Contre un joueur qui pense être le plus malchanceux du monde tel que Mike Matusow, si la couleur rentre à la river, je vais miser, car pour lui bien sûr que j’ai trouvé ma couleur ! Il se dit : « A chaque fois que je floppe brelan, quelqu’un va trouver sa couleur. » Il ne pense plus du tout aux fondamentaux de la main.
Cela a donc un impact majeur sur son processus de réflexion. Prenez-en avantage. Mais si vous jouez la victime, que vous vous construisez cette image, les autres en profiteront.
La personnalité au poker
L’un des aspects les plus importants pour être un joueur de poker gagnant de poker est de comprendre une chose : « qu’est-ce que les autres pensent de moi. »
Vous pouvez voir comment les autres jouent, mais vous devez savoir comment ils vous perçoivent.
Cela vous permet de vous adapter et de savoir comment ils vont réagir.
C’est important d’en être conscient. C’est aussi important que de lire quelqu’un.
Comment mieux s’évaluer ?
Ne pas s’occuper de voir ou chercher à savoir si on a été chanceux ou malchanceux lors de tel jour ou telle partie.
Encore une fois c’est une perte de temps et qui n’apporte rien. La version responsable est d’étudier les mains où vous n’étiez pas sûr, ou que vous pensez avoir mal jouées.
Concernant la prise de notes tout dépend de l’individu. Si vous n’étiez pas du genre à prendre des notes à l’école, alors il est probable que ça ne soit pas efficace pour vous.
Personnellement j’utilise ma tablette plutôt pour noter des choses à propos des tells que je repère chez chaque joueur. Comme je les ai par ordre alphabétique, une fois que je les ai de nouveau à ma table, je peux repasser en revue ce que j’ai remarqué chez eux.
Mais lorsque vous prenez des notes sur vos mains, vous pourrez remarquer des schémas que vous reproduisez et qui peuvent être des failles.
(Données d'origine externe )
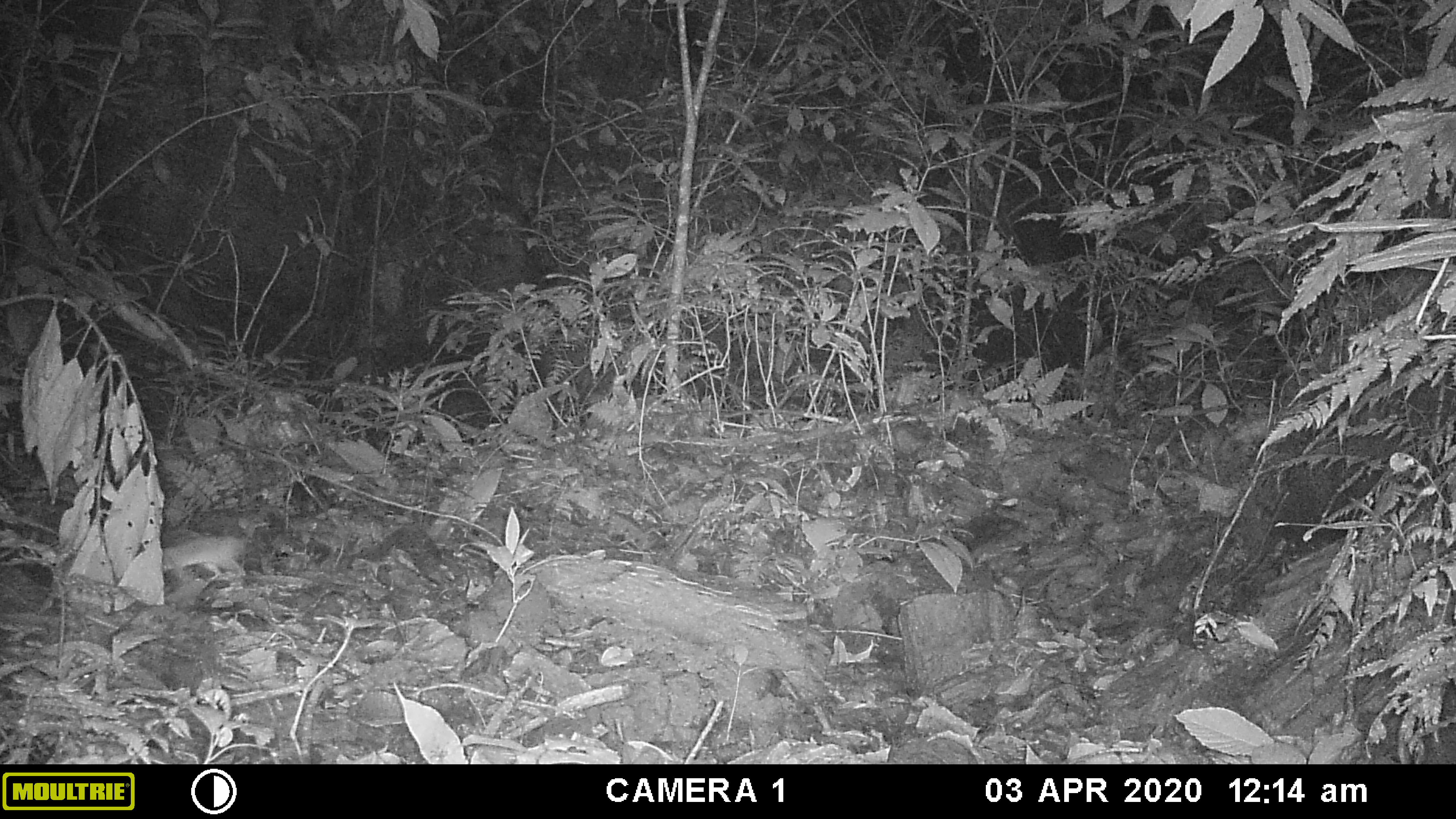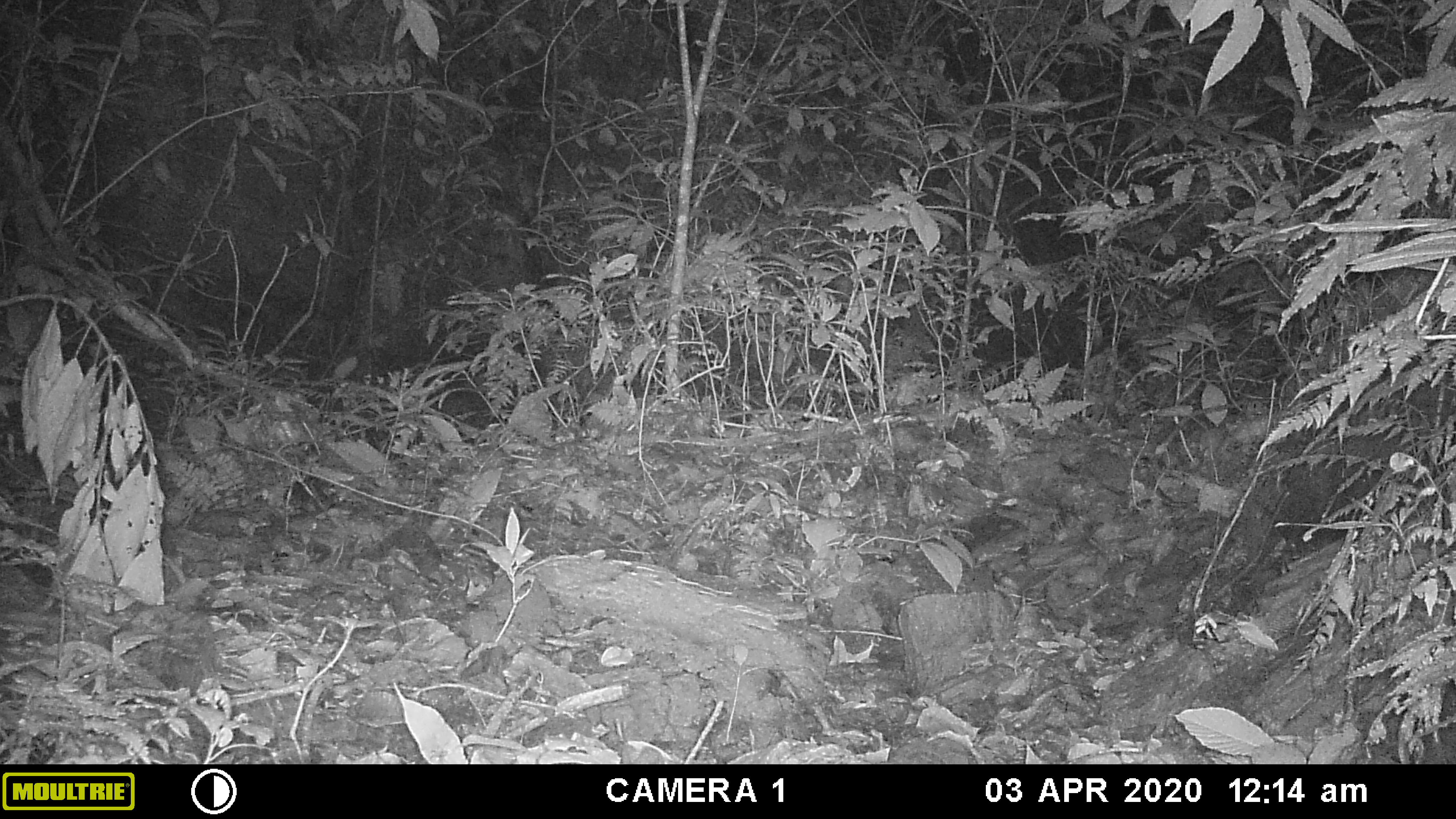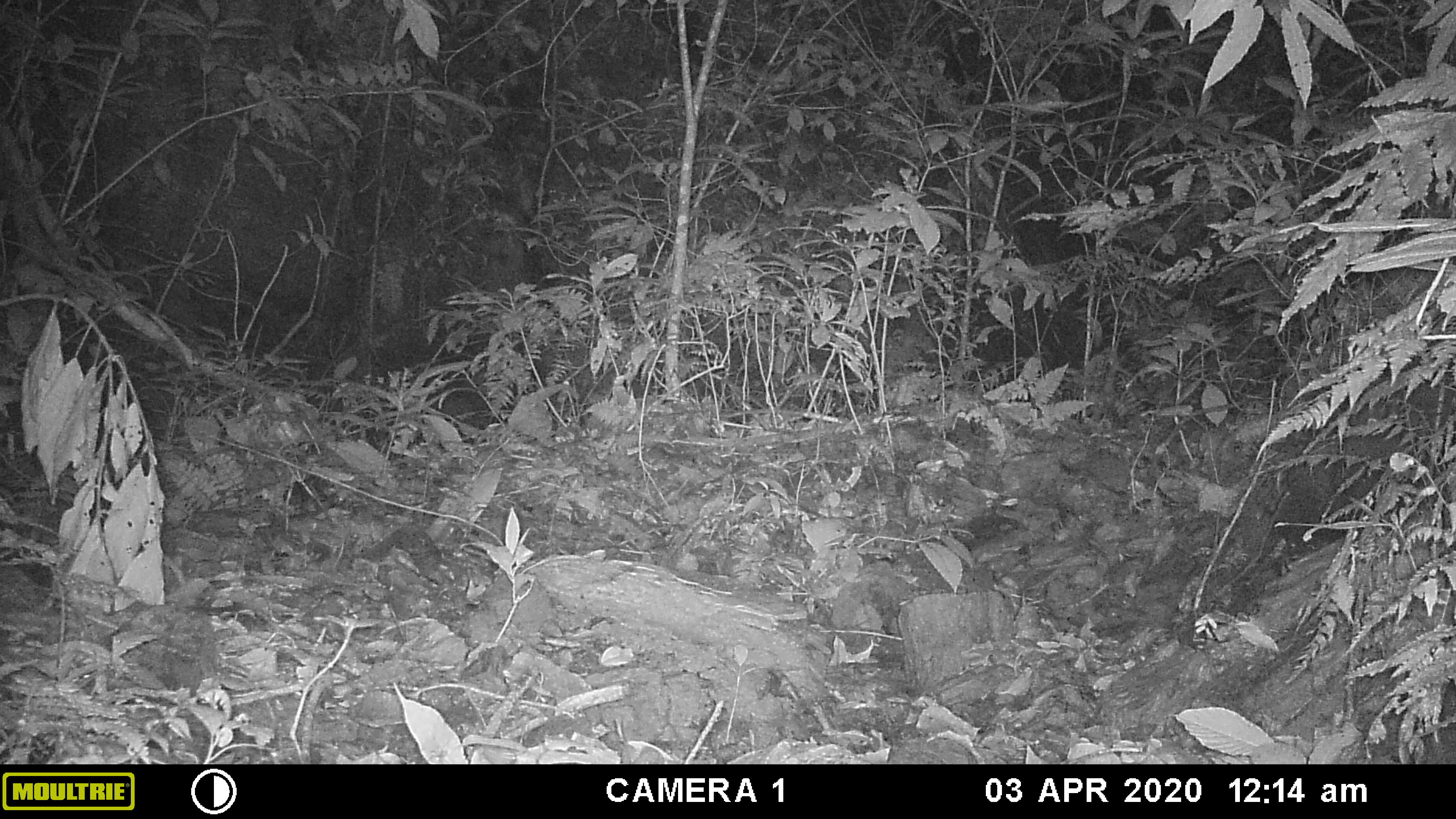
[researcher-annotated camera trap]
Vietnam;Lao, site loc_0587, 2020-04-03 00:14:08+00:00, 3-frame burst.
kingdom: Animalia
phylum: Chordata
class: Mammalia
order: Rodentia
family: Muridae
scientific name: Muridae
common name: old-world mice and rats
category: unidentified murid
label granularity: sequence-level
Dans tous les cas je recommande d’avoir un cercle d’amis en qui vous avez confiance, des joueurs que vous respectez, ou sinon sur des forums, pour parler de vos mains.
Cela vous permet aussi d’avoir d’autres visions des choses. Les autres peuvent voir des choses que vous ne voyez pas. C’est d’un immense apport.